====== Kolmogorov-Smirnov test ======

The Kolmogorov-Smirnov test is used to test if an [[kb:probstat:empirical_cumulative_distribution]] follows a particular distribution.

===== Glivenko-Cantelli Theorem (Fundamental theorem of statistics) =====

Let $F(t)$ be the true CDF of $X_1, ..., X_n  \stackrel{iid}{\sim} X$. Let $F_n(t)$ be the empirical cdf of $X_1, ..., X_n$. Then,

$$\sup_{t\in \mathbb{R}}|F_n(t)-F(t)|\xrightarrow[n\rightarrow\infty]{a.s.}0$$

This tells us that as the number of samples increases, the empirical and true CDFs will converge for all values of $t$.

===== Asymptotic normality =====

$$\sqrt{n}(F_n(t)-F(t))\xrightarrow[n\to\infty]{(d)}\mathcal{N}(0,F(t)(1-F(t)))$$

===== Donsker's Theorem =====

If $F$ is continuous, then

$$\sqrt{n}\sup_{t\in\mathbb{R}}|F_n(t)-F(t)|\xrightarrow[n\to\infty]{(d)}\sup_{0<t'<1}|\mathbb{B}(t')|$$

$\mathbb{B}$ is the a Brownian bridge on $[0,1]$, which is defined:

$$\mathbb{B}(t') \sim \mathcal{N}(0,t')$$

It is called a Brownian bridge because the values at $t'=0$ and $t'=1$ are pinned at $0$.

===== Hypothesis test setup =====

Let $X_1, ..., X_n$ be i.i.d. random variables and follow the cdf $F$. Let $F^0$ be a continuous cdf.
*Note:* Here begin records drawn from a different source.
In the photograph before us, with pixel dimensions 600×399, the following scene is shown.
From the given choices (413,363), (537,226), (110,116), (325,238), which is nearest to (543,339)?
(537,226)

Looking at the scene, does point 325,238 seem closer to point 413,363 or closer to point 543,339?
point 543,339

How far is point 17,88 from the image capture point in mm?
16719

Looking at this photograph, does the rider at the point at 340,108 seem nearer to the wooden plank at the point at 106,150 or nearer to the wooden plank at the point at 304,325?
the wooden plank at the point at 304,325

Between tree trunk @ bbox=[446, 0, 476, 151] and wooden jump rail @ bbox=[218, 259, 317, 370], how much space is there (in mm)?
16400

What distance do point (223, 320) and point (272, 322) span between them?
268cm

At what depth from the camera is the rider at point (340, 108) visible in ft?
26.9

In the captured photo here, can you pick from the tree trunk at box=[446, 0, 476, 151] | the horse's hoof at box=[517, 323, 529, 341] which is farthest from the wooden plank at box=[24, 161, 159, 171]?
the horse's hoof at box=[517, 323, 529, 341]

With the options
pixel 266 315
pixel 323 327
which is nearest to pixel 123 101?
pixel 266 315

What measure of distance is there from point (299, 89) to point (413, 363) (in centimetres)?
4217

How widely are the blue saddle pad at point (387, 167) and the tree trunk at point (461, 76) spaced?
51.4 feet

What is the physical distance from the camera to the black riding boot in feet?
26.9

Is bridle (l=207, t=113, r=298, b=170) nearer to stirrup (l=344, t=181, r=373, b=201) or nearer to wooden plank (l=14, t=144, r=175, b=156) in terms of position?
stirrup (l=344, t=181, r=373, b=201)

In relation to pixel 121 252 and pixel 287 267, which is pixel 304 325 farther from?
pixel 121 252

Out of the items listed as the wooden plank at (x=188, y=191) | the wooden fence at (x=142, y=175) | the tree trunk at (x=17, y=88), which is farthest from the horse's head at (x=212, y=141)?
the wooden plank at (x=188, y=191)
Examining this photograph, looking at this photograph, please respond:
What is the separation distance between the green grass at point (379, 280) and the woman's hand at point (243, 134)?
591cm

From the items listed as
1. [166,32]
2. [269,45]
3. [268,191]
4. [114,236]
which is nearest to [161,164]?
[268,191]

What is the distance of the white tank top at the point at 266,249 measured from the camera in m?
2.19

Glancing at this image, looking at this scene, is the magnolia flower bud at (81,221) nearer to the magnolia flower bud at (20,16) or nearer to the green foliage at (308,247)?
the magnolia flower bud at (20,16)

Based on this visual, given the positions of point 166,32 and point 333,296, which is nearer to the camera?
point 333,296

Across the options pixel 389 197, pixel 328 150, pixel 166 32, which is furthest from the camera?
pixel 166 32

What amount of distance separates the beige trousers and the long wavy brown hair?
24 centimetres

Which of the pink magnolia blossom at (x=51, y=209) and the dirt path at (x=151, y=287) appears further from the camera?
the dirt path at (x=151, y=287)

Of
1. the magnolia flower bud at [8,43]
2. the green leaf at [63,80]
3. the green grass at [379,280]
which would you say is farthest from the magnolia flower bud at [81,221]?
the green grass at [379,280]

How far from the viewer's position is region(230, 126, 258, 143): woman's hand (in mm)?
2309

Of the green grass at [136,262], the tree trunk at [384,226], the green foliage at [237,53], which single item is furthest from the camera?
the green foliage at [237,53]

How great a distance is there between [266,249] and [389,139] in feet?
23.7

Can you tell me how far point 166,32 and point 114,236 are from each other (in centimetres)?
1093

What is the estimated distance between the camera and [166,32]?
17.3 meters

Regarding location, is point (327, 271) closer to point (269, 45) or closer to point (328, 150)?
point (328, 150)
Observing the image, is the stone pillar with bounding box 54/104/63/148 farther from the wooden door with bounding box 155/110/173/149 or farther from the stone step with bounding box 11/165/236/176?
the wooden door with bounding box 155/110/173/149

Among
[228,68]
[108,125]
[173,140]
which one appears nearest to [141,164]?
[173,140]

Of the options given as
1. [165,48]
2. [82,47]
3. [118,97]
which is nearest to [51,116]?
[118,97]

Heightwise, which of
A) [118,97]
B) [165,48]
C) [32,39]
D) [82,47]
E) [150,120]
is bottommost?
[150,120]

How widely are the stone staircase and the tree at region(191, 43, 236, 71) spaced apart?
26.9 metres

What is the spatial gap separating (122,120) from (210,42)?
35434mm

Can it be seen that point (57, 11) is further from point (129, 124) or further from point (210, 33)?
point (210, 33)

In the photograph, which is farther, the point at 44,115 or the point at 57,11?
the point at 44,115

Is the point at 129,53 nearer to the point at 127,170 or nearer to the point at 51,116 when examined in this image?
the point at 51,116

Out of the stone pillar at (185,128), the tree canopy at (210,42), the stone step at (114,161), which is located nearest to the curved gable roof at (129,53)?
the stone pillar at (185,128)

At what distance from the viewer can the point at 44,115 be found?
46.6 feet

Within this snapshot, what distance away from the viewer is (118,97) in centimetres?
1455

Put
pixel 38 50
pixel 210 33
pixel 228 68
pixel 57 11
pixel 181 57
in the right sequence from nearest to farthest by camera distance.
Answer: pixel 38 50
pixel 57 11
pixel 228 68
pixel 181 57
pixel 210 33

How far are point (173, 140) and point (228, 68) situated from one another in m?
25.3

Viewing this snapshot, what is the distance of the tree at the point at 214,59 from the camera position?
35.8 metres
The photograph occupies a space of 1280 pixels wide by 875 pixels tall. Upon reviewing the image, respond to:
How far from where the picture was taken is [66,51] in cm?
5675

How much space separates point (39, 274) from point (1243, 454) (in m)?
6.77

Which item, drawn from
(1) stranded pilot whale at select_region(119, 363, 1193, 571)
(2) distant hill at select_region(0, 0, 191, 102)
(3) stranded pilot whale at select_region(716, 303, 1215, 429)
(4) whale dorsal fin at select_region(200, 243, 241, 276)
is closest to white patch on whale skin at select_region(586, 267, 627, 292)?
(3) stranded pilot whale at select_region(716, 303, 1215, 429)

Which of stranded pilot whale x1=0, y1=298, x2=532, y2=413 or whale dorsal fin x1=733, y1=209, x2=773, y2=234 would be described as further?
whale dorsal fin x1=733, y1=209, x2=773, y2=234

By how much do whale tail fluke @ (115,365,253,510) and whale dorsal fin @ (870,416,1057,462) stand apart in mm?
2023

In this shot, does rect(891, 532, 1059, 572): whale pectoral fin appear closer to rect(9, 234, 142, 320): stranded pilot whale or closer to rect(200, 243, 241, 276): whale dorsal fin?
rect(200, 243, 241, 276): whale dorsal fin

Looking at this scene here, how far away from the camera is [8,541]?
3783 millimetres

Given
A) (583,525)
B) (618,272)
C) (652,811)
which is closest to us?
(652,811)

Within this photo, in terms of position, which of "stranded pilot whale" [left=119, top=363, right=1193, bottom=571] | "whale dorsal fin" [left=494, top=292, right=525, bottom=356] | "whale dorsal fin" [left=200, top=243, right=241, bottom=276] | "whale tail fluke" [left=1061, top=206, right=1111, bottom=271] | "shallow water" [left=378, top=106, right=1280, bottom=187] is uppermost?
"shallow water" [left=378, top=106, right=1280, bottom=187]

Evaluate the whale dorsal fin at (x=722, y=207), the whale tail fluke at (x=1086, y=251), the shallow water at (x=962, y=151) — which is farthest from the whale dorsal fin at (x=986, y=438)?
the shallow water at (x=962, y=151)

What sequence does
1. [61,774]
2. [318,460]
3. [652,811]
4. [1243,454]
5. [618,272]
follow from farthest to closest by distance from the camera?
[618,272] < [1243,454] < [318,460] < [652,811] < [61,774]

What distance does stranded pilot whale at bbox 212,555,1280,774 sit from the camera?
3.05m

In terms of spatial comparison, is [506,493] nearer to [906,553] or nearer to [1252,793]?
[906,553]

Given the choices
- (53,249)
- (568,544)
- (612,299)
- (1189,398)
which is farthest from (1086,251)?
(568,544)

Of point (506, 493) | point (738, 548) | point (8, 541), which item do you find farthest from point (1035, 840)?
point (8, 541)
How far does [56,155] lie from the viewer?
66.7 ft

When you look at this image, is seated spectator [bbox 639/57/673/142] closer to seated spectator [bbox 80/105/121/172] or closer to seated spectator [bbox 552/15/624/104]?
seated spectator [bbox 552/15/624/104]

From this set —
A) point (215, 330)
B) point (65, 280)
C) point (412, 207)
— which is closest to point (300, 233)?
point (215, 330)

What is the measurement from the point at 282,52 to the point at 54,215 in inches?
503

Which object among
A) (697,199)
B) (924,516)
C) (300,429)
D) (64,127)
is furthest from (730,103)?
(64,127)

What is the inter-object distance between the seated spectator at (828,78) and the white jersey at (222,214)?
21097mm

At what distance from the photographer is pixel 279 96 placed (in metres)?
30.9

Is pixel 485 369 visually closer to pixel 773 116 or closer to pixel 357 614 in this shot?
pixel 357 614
This test that tells us whether those values follow the cdf $F^0$

$$H_0: F = F^0$$
$$H_1: F \neq F^0$$

Let $F_n$ be the [[kb:probstat:empirical_cumulative_distribution|empirical cdf]] of the sample $X_1, ..., X_n$. If $F=F^0$, then $F_n(t)\approx F^0(t)$ for $t\in [0,1]$.

The test statistic is:

$$T_n = \sup_{t\in\mathbb{R}}|F_n(t)-F^0(t)|$$

By Donsker's theorem, if $H_0$ is true, then,

$$\sqrt{n}T_n \xrightarrow [n\to \infty]{(d)} Z$$

where $Z$ is the supremum of a Brownian bridge from $t'=0$ to $t'=1$.

The Kolmogorov-Smirnov with asymptotic level $\alpha$ is defined as:

$$\delta_\alpha=\mathbb{1}\{T_n > \frac{q_\alpha}{\sqrt{n}}\}$$

where $q_\alpha$ is the ($1-\alpha$) quantile of $Z$.

And the p-value is:

$$p = \mathbb{P}[Z > T_n]$$

===== Calculating the KS test statistic =====

Let $X_{(i)}$ be the $i$th smallest sample. ($X_{(1)}\leq X_{(2)}\leq ... X_{(n)}$). Then, the formula for the test statistic $T_n$ becomes:

$$T_n=\max_i\{\max(|\frac{i-1}{n}-F^0(X_{(i)})|, |\frac{i}{n}-F^0(X_{(i)})|)\}$$

This formula checks all of the samples (discontinuities in the [[kb:probstat:empirical_cumulative_distribution|empirical cdf]]) and finds the maximum distance between the empirical cdf and the cdf we are checking against ($F^0$).

This test statistic is a pivotal statistic because it does not depend on the distribution of $X_i$s. In other words, this test statistic is general for all KS tests, not specific to any one.